This drug has been with us over 25 years now, yet it is still misunderstood. Bupropion was introduced to the US market in 1988, before fluoxetine (Prozac), believe it or not. It was the first of the new generation of post-tricyclic antidepressants; instead of becoming the blockbuster that would be Prozac, it had some bad luck. A few cases of seizures occurred in patients hospitalized at McLean Hospital, and the makers of Prozac used those cases to beat bupropion into submission. Clinicians turned to the new post-TCA agents mainly for safety reasons, not having to worry about overdose toxicity or cardiac arrhythmias. Prozac opened the way for the antidepressant era as other SRIs quickly followed in the early 1990s. For a number of years, clinicians didn't realize that SRIs produced sexual dysfunction, and by the time they found out, the use of SRIs had already become well-established.
Two decades later, after all these agents became generic and the pharmaceutical marketing wars had ended, clinicians can look at these agents more objectively, and bupropion is making a comeback. We now know more about its benefits: no sexual dysfunction (in fact it enhances sexual drive); weight loss; and reduction of seizure risk with the slow release formulation (Wellbutrin SR, which is now generic in the US; the seizure rate is 0.1% with Wellbutrin SR, which is equivalent to SRIs, as opposed to 0.4% with immediate release bupropion.) Some studies also find low manic switch rates.
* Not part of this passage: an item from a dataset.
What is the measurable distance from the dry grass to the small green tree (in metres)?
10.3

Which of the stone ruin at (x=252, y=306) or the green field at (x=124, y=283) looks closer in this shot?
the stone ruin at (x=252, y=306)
Bupropion is hot again, too late for its makers to make profits, but not too late to impact many patients. But what many clinicians don't realize is what bupropion is. If you ask most clinicians and researchers about its mechanisms, they will say it has mild dopamine agonism (or maybe also mild norepinephrine agonism). Okay, but what kind of drug is it? It usually isn't included in any drug class. It isn't one of the SRIs. How does it produce its mild dopamine/norepinephrine agonism?
This mystery shouldn't have persisted for two decades. The solution to the saga of bupropion is: It's just another amphetamine, as is visible in its chemical structure. No wonder it enhances libido and leads to weight loss!
It's just as important to know when a drug doesn't work as when it works. Thus, as noted in the Fast Facts box, clinicians should realize that bupropion has been proven ineffective in bipolar depression, in contrast to unipolar depression (major depressive disorder). In bipolar depression, bupropion was equivalent to placebo, when added to standard mood stabilizers (G Sachs et al, NEJM, 2007, 356:1711-22). In other words it did not improve depression at all. Many researchers emphasize the fact that bupropion did not cause mania more than placebo in that study either, but this is not a justification to use a drug that provides no clinical benefits for depressive symptoms in bipolar illness. Further, although the medium doses used there did not cause more mania than placebo, this does not mean that bupropion will never cause mania. In fact, like all antidepressants, it can cause mania at a high enough dose. In some who are sensitive to it, bupropion will cause mania even at low doses.
This mild dopamine agonism, it should be noted, is less than occurs with sertraline (E Richelson, Mayo Clin Proc, 2001, 76:511-527). This may be why bupropion has avoided being labeled a controlled substance. Yet the drug is still a street drug of value, often ground up and snorted for its addictive properties. The PL impression is that for severe depressive illness of any variety, bupropion is a rather ineffective agent.